====== Teks Bacaan

Suku – suku tersebutpun silih berganti mengalami kemenangan, mulai ketika suku Pahlawa mengalahkan suku Yawana dan suku Saka , lalu suku Saka berhasil mengalahkan suku lainnya sehingga kembali harus berhadapan dengan suku yang sebelumnya pernah menaklukannya. Kemudian suku Saka sempat mengalami masa kejayaan pada tahun sebelum masehi , menyadari pertikaian yang masih berlangsung, suku bangsa Saka yang terdiri dari "Saka Tigrakhauda, Saka Haumawarga dan Saka Taradaraya”, mengubah garis perjuangan mereka yang sebelumnya dibawah garis Politik dan Militer.

Kali ini diganti garis perjuangan Kebudayaan, hal tersebut mengakibatkan kebudayaan suku bangsa Saka melekat di dalam kehidupan se hari-hari rakyat, pada saat kekuasaan suku Saka, penanggalan yang digunakan oleh Negara adalah menggunakan penanggalan berdasarkan letak posisi matahari yang dikenal dengan penanggalan “Saka”.

Sekitar tahun 125 sebelum masehi, suku bangsa Yueh-chi yang memegang tapuk kekuasaan, melihat suku bangsa Saka yang mengubah arah perjuangannya, suku bangsa Yueh-chi yang saat itu dipimpin dinasti Kusana merasa terketuk hatinya , pasalnya ketika suku bangsa Saka memegang kekuasaan, tidak ada tindakan penindasan yang dilakukan kepada suku bangsa yang tunduk dibawah kekuasaannya.

============
====== Cuplikan Data

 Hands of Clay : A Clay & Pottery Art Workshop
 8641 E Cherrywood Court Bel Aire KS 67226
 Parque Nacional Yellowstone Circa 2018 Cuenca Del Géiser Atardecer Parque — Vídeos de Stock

============
====== Cuplikan Data

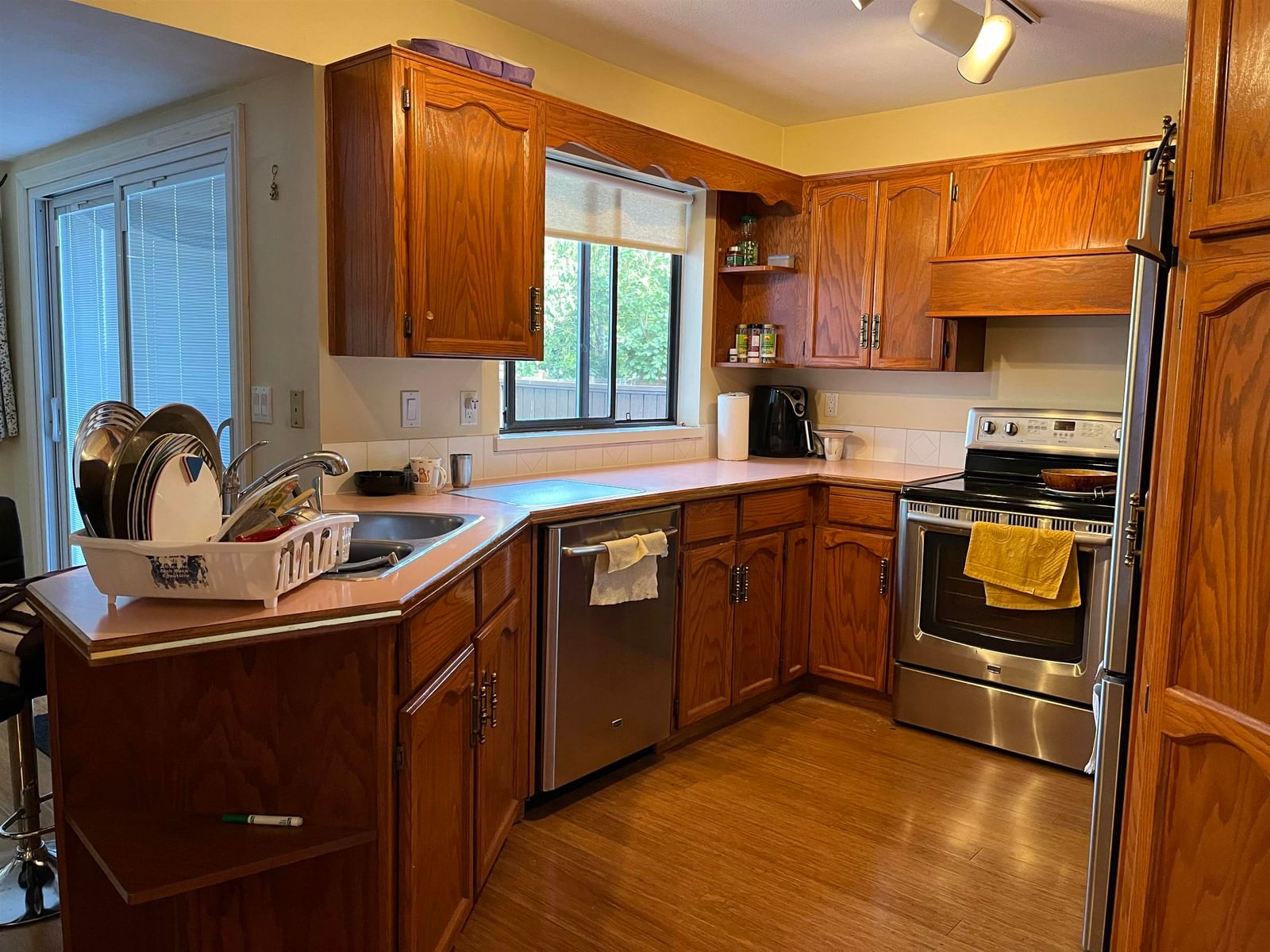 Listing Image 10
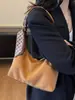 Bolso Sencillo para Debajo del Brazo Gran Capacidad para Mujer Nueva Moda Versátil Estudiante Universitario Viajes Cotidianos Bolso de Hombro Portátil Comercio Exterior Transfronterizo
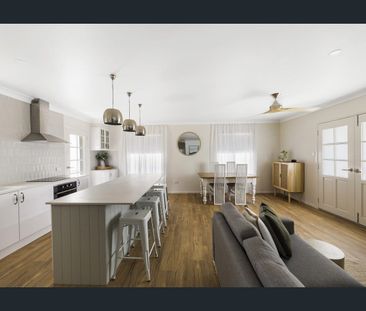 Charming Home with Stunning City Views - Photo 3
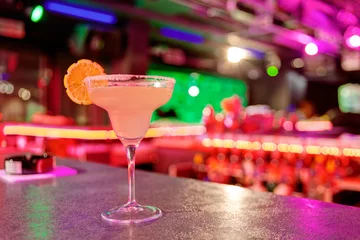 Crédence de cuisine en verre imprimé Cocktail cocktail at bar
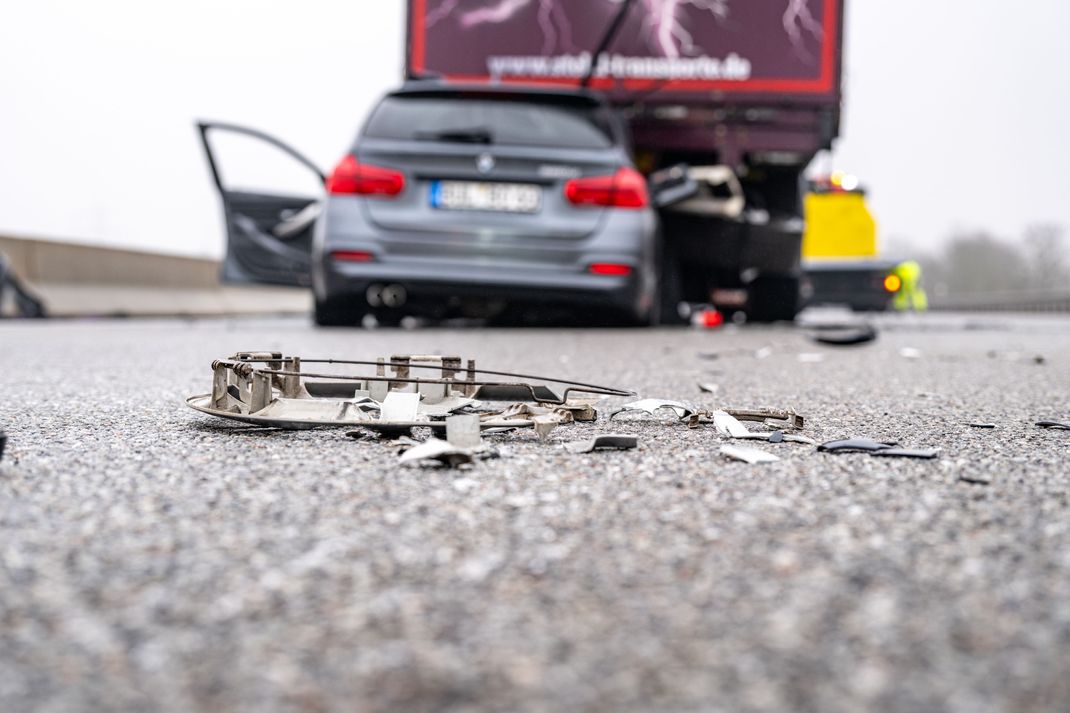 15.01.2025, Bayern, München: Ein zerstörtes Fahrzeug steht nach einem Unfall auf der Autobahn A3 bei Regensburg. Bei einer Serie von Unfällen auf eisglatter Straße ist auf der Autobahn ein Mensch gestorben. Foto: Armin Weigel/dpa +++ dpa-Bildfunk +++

============
====== Cuplikan Data

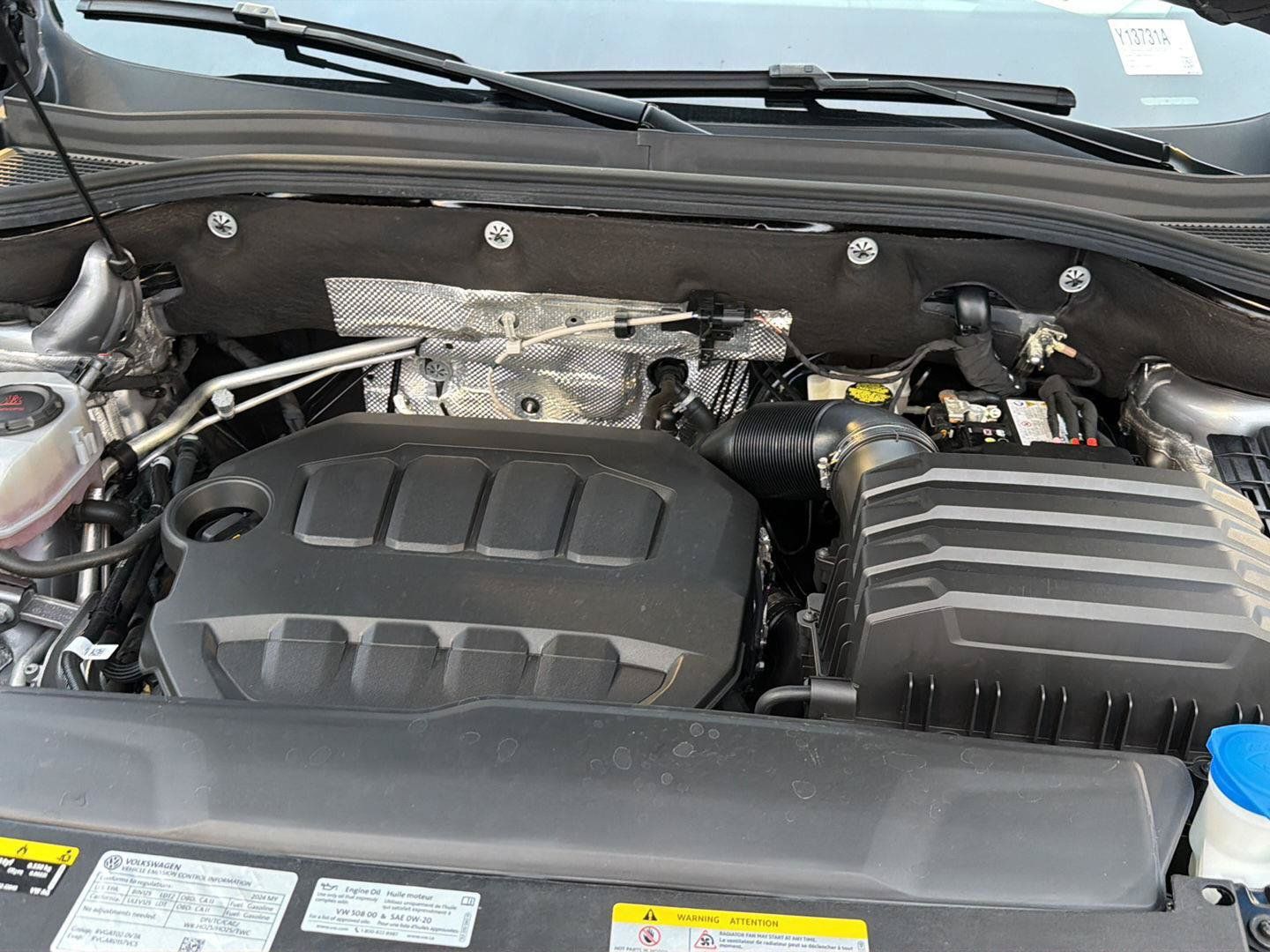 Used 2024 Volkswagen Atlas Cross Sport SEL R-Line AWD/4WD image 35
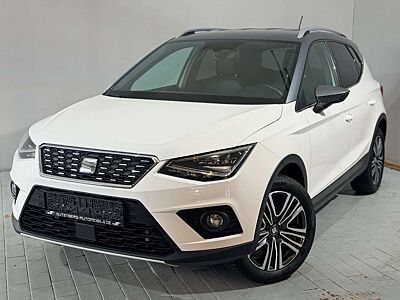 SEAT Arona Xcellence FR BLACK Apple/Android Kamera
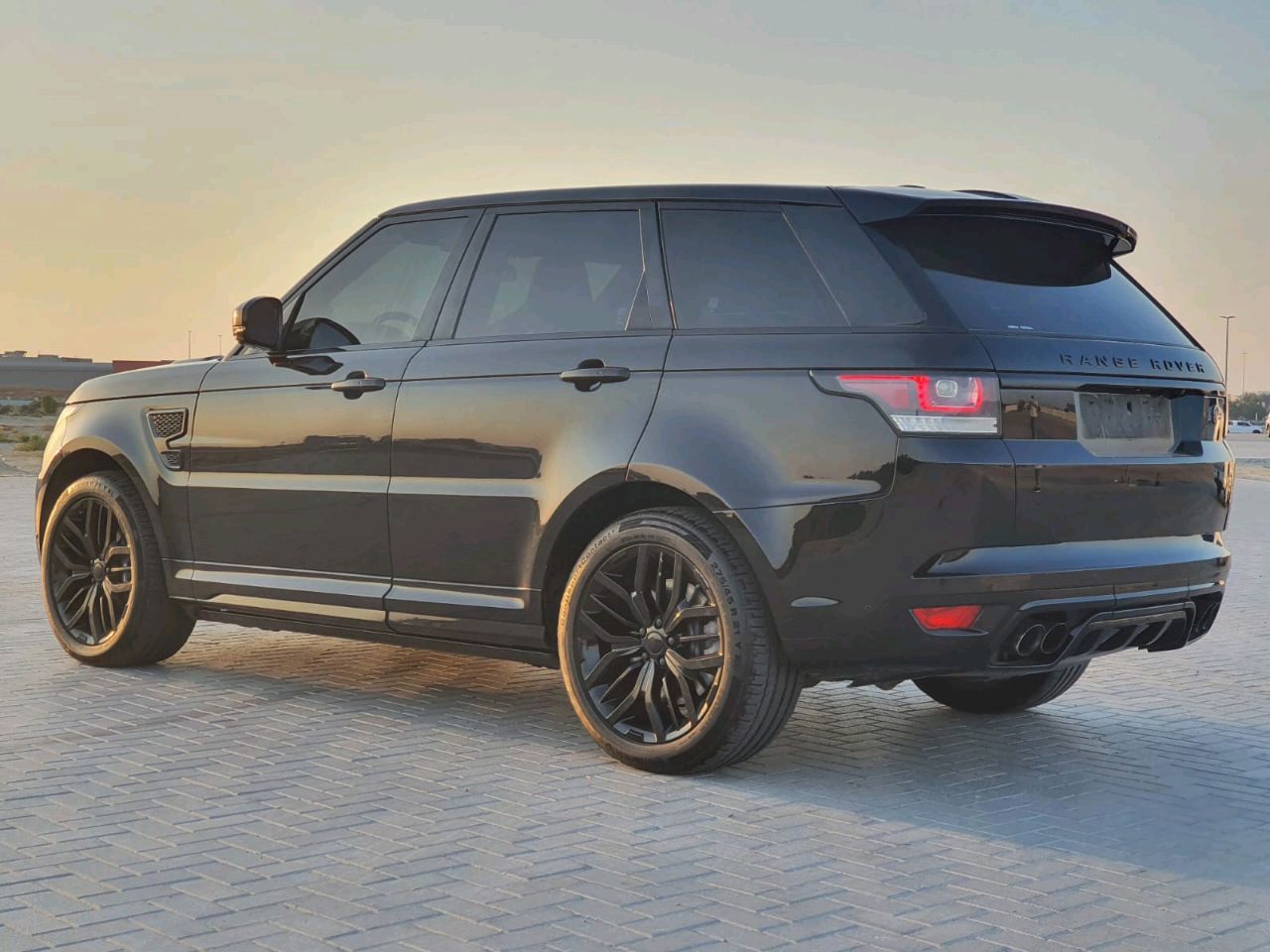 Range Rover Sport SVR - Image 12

============

## Tugas Anda
• A. Dalam teks bacaan tentang suku Saka, dinasti apa yang memimpin suku bangsa Yueh-chi sekitar tahun 125 sebelum masehi?
• B. Sunting bagian teks bacaan dari "Kali ini diganti" sampai "tunduk dibawah kekuasaannya." dengan mengganti "penanggalan" menjadi "kalender".
Gunakan teks bacaan saja sebagai pedoman, bukan daftar.

## Jawaban per Tugas
• A. Dinasti Kusana.

• B.
Kali ini diganti garis perjuangan Kebudayaan, hal tersebut mengakibatkan kebudayaan suku bangsa Saka melekat di dalam kehidupan se hari-hari rakyat, pada saat kekuasaan suku Saka, kalender yang digunakan oleh Negara adalah menggunakan kalender berdasarkan letak posisi matahari yang dikenal dengan kalender “Saka”.

Sekitar tahun 125 sebelum masehi, suku bangsa Yueh-chi yang memegang tapuk kekuasaan, melihat suku bangsa Saka yang mengubah arah perjuangannya, suku bangsa Yueh-chi yang saat itu dipimpin dinasti Kusana merasa terketuk hatinya , pasalnya ketika suku bangsa Saka memegang kekuasaan, tidak ada tindakan penindasan yang dilakukan kepada suku bangsa yang tunduk dibawah kekuasaannya.